Spark Time Series Utility Package

These details have not been verified by PyPI

Project links

Homepage

License
- Other/Proprietary License
Operating System
- OS Independent
Programming Language
- Python :: 3

Project description

tempo - Time Series Utilities for Data Teams Using Databricks

Project Description

The purpose of this project is to make time series manipulation with Spark simpler. Operations covered under this package include AS OF joins, rolling statistics with user-specified window lengths, featurization of time series using lagged values, and Delta Lake optimization on time and partition fields.

Using the Project

Python - pip install in Databricks notebooks using:

%pip install dbl-tempo

Install locally using:

pip install dbl-tempo

Starting Point: TSDF object, a wrapper over a Spark data frame

The entry point into all features for time series analysis in tempo is a TSDF object which wraps the Spark data frame. At a high level, a TSDF contains a data frame which contains many smaller time series, one per partition key. In order to create a TSDF object, a distinguished timestamp column much be provided in order for sorting purposes for public methods. Optionally, a sequence number and partition columns can be provided as the assumptive columns on which to create new features from. Below are the public methods available for TSDF transformation and enrichment.

Sample Reference Architecture for Capital Markets

Quickstart - Python

Data source is UCI public accelerometer data available at this URL https://archive.ics.uci.edu/ml/datasets/Heterogeneity+Activity+Recognition

0. Read in Data and display it

from pyspark.sql.functions import * 

phone_accel_df = spark.read.format("csv").option("header", "true").load("dbfs:/home/tempo/Phones_accelerometer").withColumn("event_ts", (col("Arrival_Time").cast("double")/1000).cast("timestamp")).withColumn("x", col("x").cast("double")).withColumn("y", col("y").cast("double")).withColumn("z", col("z").cast("double")).withColumn("event_ts_dbl", col("event_ts").cast("double"))

from tempo import * 

phone_accel_tsdf = TSDF(phone_accel_df, ts_col="event_ts", partition_cols = ["User"])

display(phone_accel_tsdf)

1. Resample and Visualize

Sample usage:

Possible values for frequency include patterns such as 1 minute, 4 hours, 2 days or simply sec, min, day. For the accepted functions to aggregate data, options are 'floor', 'ceil', 'min', 'max', 'mean'. Custom functions will be available in a future release.

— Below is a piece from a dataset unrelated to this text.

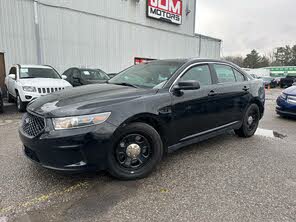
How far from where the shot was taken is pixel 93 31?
13.2 meters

Note: You can upsample any missing values by using an option in the resample interface (fill = True)

# ts_col = timestamp column on which to sort fact and source table
# partition_cols - columns to use for partitioning the TSDF into more granular time series for windowing and sorting

resampled_sdf = phone_accel_tsdf.resample(freq='min', func='floor')
resampled_pdf = resampled_sdf.df.filter(col('event_ts').cast("date") == "2015-02-23").toPandas()

import plotly.graph_objs as go
import plotly.express as px
import pandas as pd

# Plotly figure 1
fig = px.line(resampled_pdf, x='event_ts', y='z',
              color="User",
              line_group="User", hover_name="User")
fig.update_layout(title='Phone Accelerometer Usage' , showlegend=False)

fig.show()

2. AS OF Join

This join uses windowing in order to select the latest record from a source table and merges this onto the base Fact table

from pyspark.sql.functions import * 

watch_accel_df = spark.read.format("csv").option("header", "true").load("dbfs:/home/tempo/Watch_accelerometer").withColumn("event_ts", (col("Arrival_Time").cast("double")/1000).cast("timestamp")).withColumn("x", col("x").cast("double")).withColumn("y", col("y").cast("double")).withColumn("z", col("z").cast("double")).withColumn("event_ts_dbl", col("event_ts").cast("double"))

watch_accel_tsdf = TSDF(watch_accel_df, ts_col="event_ts", partition_cols = ["User"])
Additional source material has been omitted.